Midnight in Paris racontait l’histoire d’un homme qui préférait vivre dans une comédie allenienne plutôt qu’au Musée Grévin. Le pessimisme intranquille du cinéaste se muait irrésistiblement en amour du passé, en rejet du présent, mais la morale allenienne, toujours incroyablement subtile, finissait par l’emporter : ni présent, ni passé, mais un autre présent, celui qu’on se choisit. On avait peur a priori mais, en réalité, c’était vraiment un film de Woody Allen. Avec To Rome with love, le tournant touristique de son cinéma commence à devenir gênant : on a beau fouiller, on ne trouve plus rien de reconnaissable. Et ce qui arrive est précisément ce qu’on redoutait avec les précédents : l’Office du tourisme de Rome a pris le pas sur la patte du réalisateur, la lourdeur de la carte postale sur la douceur du cliché, le confort du grenier sur l’ivresse du présent.
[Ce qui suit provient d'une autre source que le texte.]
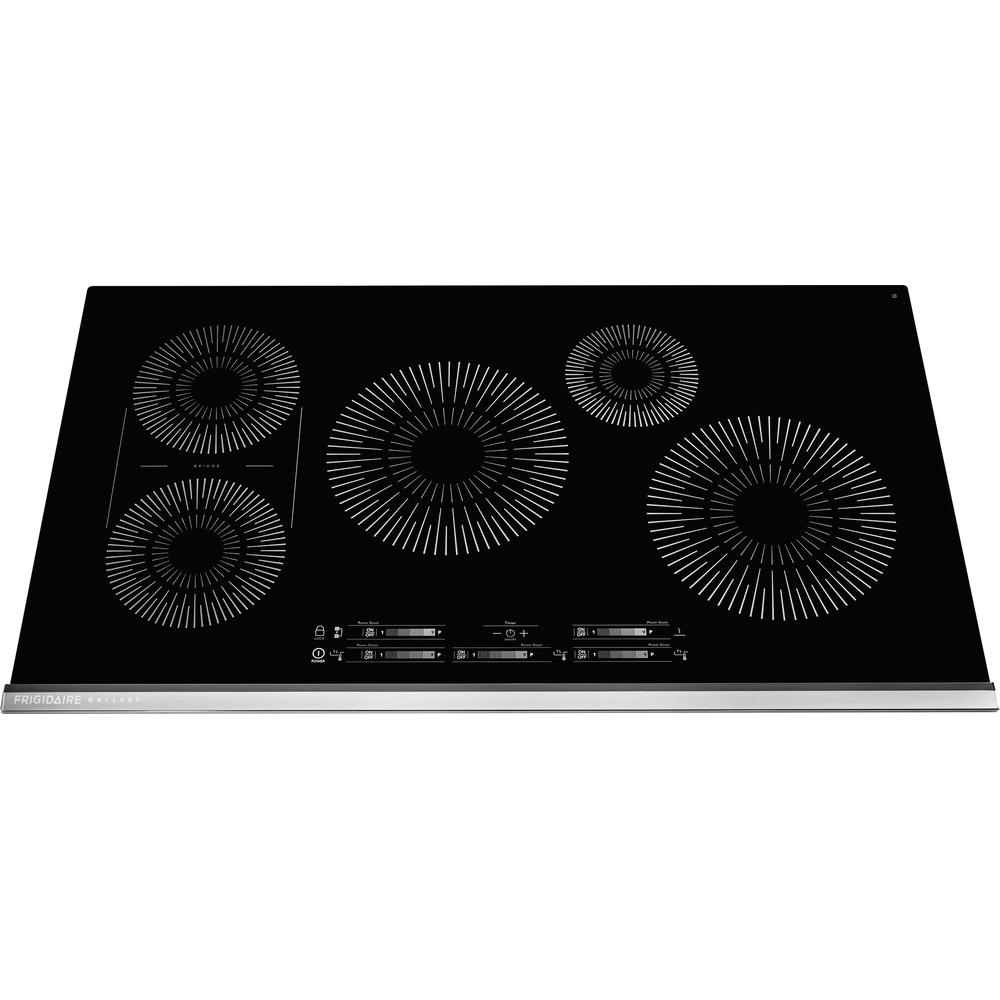 Frigidaire Gallery 36-inch Built-in Induction Cooktop GCCI3667AB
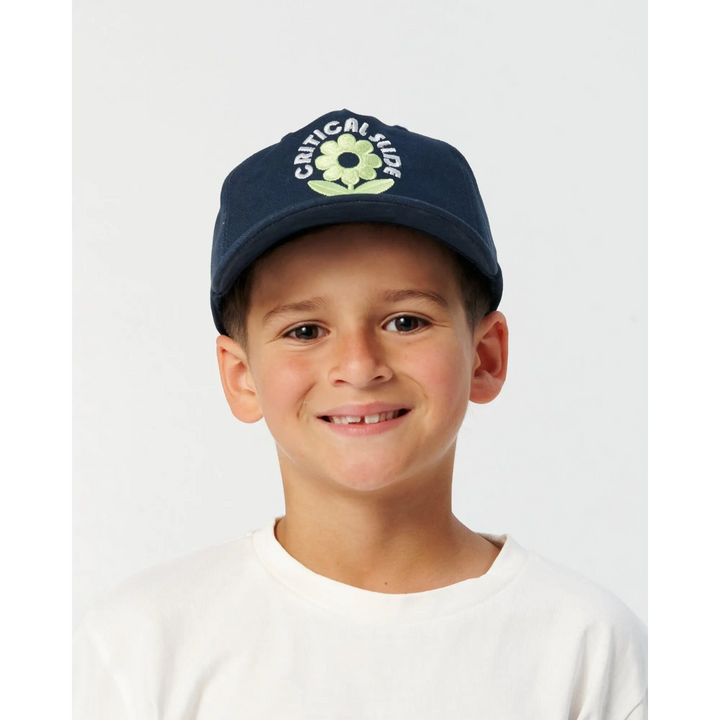 The Critical Slide Society Sunflower Youth Cap 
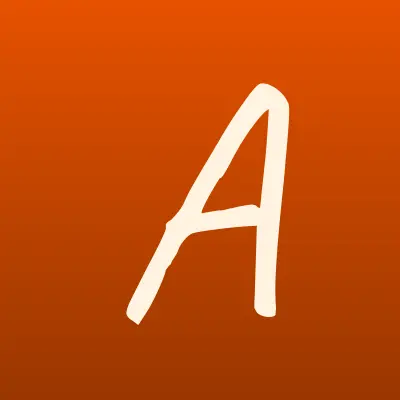 Автоленд, автосервис, лого-визитка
Il y a certes toujours eu ce goût du passé chez Allen, et chez ses personnages qui poussaient la porte d’une boutique d’antiquaire pour trouver de jolis petits cadeaux inutiles à offrir à la femme qu’ils courtisaient (Maris et Femmes, Melinda et Melinda) ou pour se draguer autour de vinyles poussiéreux (Midnight in Paris). C’était beau, c’était doux, ça n’allait jamais sans un amour profond pour le présent et le champ des possibles qu’incarnait la ville : ses dîners, ses flirts, ses opéras, ses séances de ciné, ses fêtes, ses restaurants – et toujours cette précision, à la limite de la surenchère, dans la complexité des sentiments.
Rien n’annonçait qu’on finirait par ne plus pouvoir sortir de la boutique d’antiquaire. Avec To Rome with love, le repli dans le passé ne se dit pas comme tel, c’est avant tout une régression, comme si toutes les marottes de ce cinéma avait mal tournées : le cliché tourne à vide, le passé devient imaginaire poussiéreux, la chance et le hasard qu’Allen n’a jamais cessé de mettre en scène se font concours de circonstances et quiproquos pauvres. Exemple de sketch : un jeune couple est pris dans une série de malentendus et d’invraisemblances, et l’homme se retrouve dans les bras d’une prostituée arrivée de nulle part au moment où ses beaux-parents venus rencontrer la jeune fiancée débarquent dans la chambre. Ou : la femme, après un long périple pour trouver un coiffeur, se retrouve dans la chambre d’hôtel de son acteur préféré au moment où un cambrioleur se cache dans la douche…Tout le film soutient cette tonalité de pochette surprise grotesque, fatigante et sans aucun intérêt.
Cet intérêt qu’on ne retrouve plus, c’était celui de voir un gros tissu clichetonneux se dégrossir et atteindre aux capillaires les plus subtiles des rapports amoureux, dans un mélange d’existentialisme et de perfectionnisme qui réconciliait tout le monde. A présent on reste à hauteur de caricature, de grande fresque pittoresque, il y a la prostituée bavarde tout droit sortie d’une comédie italienne, la starlette allumeuse et mythomane, la groupie ahurie, le comédien queutard, le croque-mort et le petit employé tout gris transformés en héros ordinaires revenus d’un imaginaire néo-réaliste simplet.
C’est toute une palette de caractères, de « monstres », empruntés à la fois à la comédie italienne et à la comédie allenienne, qui se cognent les uns contre les autres et auxquelles manquent cruellement ce liant proprement allenien, cette petite morale, cette petite musique, qui en guise de conclusion ramène à elle les trajectoires les plus éclatées. Si le film, au fond, n’ambitionnait qu’un comique mécanique de situation, c’est raté, parce qu’il a toujours lieu au détriment de l’attention portée aux personnages – on atteint même une forme de mépris négligent, à la limite de la misogynie, incroyable à voir chez Woody Allen.
Ici donc, la morale, ce liant, a été remplacée par une accroche publicitaire. Le point commun entre tous ses petits sketchs, c’est évidemment Rome, cette ville formidable où tout est possible, cette ville devenue plus forte que son cinéma. Avec ces films touristiques, Woody Allen avait pourtant réussi à nous montrer que peu importait la ville, que son cinéma pouvait pousser partout. Après ce consternant To Rome with love, on ne saurait trop lui recommander un aller simple pour New York.